At every step that one travels in the province of KP, there is mounting proof of how dysfunctional the offices of deputy commissioners have been rendered by their holders. It is so painful, for instance, to behold the filth-strewn scene in the hill station at Abbottabad and then bring to mind Major James Abbott, the first deputy commissioner of the district, singing the praises of his beloved town, named after him, in these words:

To me the place seemed like a dream And far ran a lonesome stream The stream that once flowed with sparkling cool water is nowadays running thick with sewage, and if by an order of the deputy commissioner all the shops selling food in the dirty bazaar of Abbottabad are washed the cherished stream would be blocked with the filth thereof for all times to come.

In the narrow Masjid Bazaar in Abbottabad, that does no justice to its name in terms of cleanliness, the signatures of the deputy commissioner and that of his deputy and the district food controller hang atop all the shops selling food items. But all three officials seem to be absolutely unaware of the manner that their authority is being made fun of. One recently experienced what a weird concoction the milkman in the said bazaar was selling at Rs60 per liter under the stamp of the deputy commissioner. Is the deputy commissioner really living in a make believe world where the food items are being sold at the prices of his liking? One discovered that at the butcher’s shop where the haggard little fellow was cutting and chopping a whole goat for the absentee officer.

The situation in Peshawar is even worse where butchers inflate the slaughtered goats and sheep with water in order to be able to come up to the price level fixed by the complacent deputy commissioner. The smuggling of cattle has added a new gory aspect to the illicit trade across the Durand Line with Afghanistan. One could now see Peshawar’s leading roads crowded with trucks loaded with cows and buffaloes in inexorably suffocating conditions heading towards Afghanistan.

The deputy commissioners have done their offices such seemingly irreparable harm that in one particular district the officer concerned was literally forced by the public to appear before a committee in order to be able to prove his neat credentials. It is an open secret that militancy in district Swat flourished under the very nose of the administration.

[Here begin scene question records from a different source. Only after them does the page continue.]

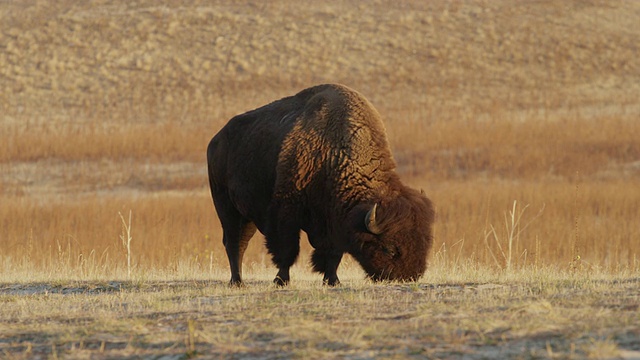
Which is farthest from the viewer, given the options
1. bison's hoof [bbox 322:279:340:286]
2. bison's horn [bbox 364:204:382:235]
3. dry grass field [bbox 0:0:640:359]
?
bison's hoof [bbox 322:279:340:286]

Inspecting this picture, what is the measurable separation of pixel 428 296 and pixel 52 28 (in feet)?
134

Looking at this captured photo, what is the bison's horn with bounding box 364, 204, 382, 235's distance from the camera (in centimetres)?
930

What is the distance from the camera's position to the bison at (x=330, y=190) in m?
9.38

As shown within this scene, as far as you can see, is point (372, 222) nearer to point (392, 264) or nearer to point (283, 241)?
point (392, 264)

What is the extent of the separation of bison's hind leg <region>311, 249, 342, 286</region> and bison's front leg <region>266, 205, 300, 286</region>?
21cm

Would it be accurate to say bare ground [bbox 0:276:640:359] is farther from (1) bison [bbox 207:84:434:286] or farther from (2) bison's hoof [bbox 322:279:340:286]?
(2) bison's hoof [bbox 322:279:340:286]

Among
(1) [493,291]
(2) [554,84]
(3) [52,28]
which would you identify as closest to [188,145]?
(2) [554,84]

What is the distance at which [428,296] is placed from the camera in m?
7.91

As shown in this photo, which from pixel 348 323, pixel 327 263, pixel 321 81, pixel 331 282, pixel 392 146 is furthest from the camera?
pixel 321 81

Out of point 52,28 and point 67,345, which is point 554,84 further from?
point 67,345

The situation reached such a pitch where the career officers left the seat of the deputy commissioner to be occupied by a lower grade officer of the fisheries department.

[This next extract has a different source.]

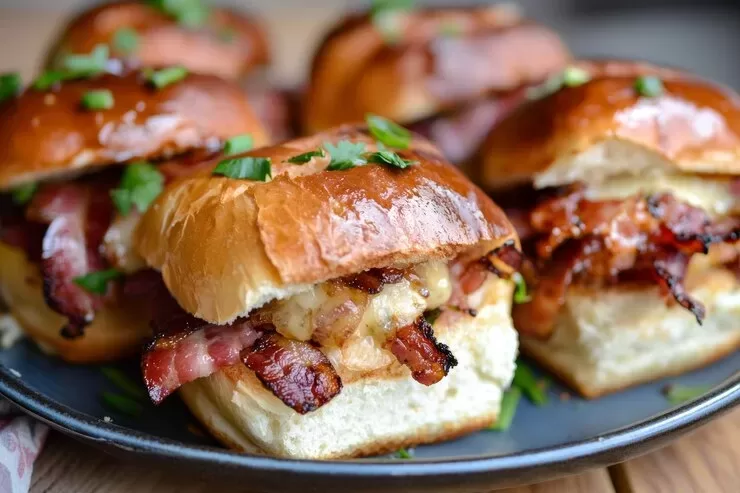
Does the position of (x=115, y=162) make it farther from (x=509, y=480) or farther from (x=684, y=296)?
(x=684, y=296)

The deputy commissioners have only recently regained their fetish nomenclature that they had lost during the regime of General (retd) Musharraf. In order to protect it, they will have to come out of their offices to observe the scene themselves and not through the eyes of their minions. General Musharraf could be faulted on so many grounds, but at least not for attempting to bring the office of the deputy commissioner in sync with the realities of life by renaming it as the district coordination officer and making him answerable to the elected district officer. The General was right to conclude that the title of deputy commissioner was far too pompous and vain to meet the exceedingly weighty exigencies of our times.

Robert Warburton of the Khyber fame quoting a local of Hazara says, ‘Abbott Sahib was loved in the district, and the old people reverence his memory even now. His heart was like a faqir’s; he was always thinking of and for his people. My people, my people; the phrase rings like a bell through all that he wrote.’ The present deputy commissioner will have to invoke the spirits of Abbott and his colleagues, in their works and words, if they really wish to be remembered in good words.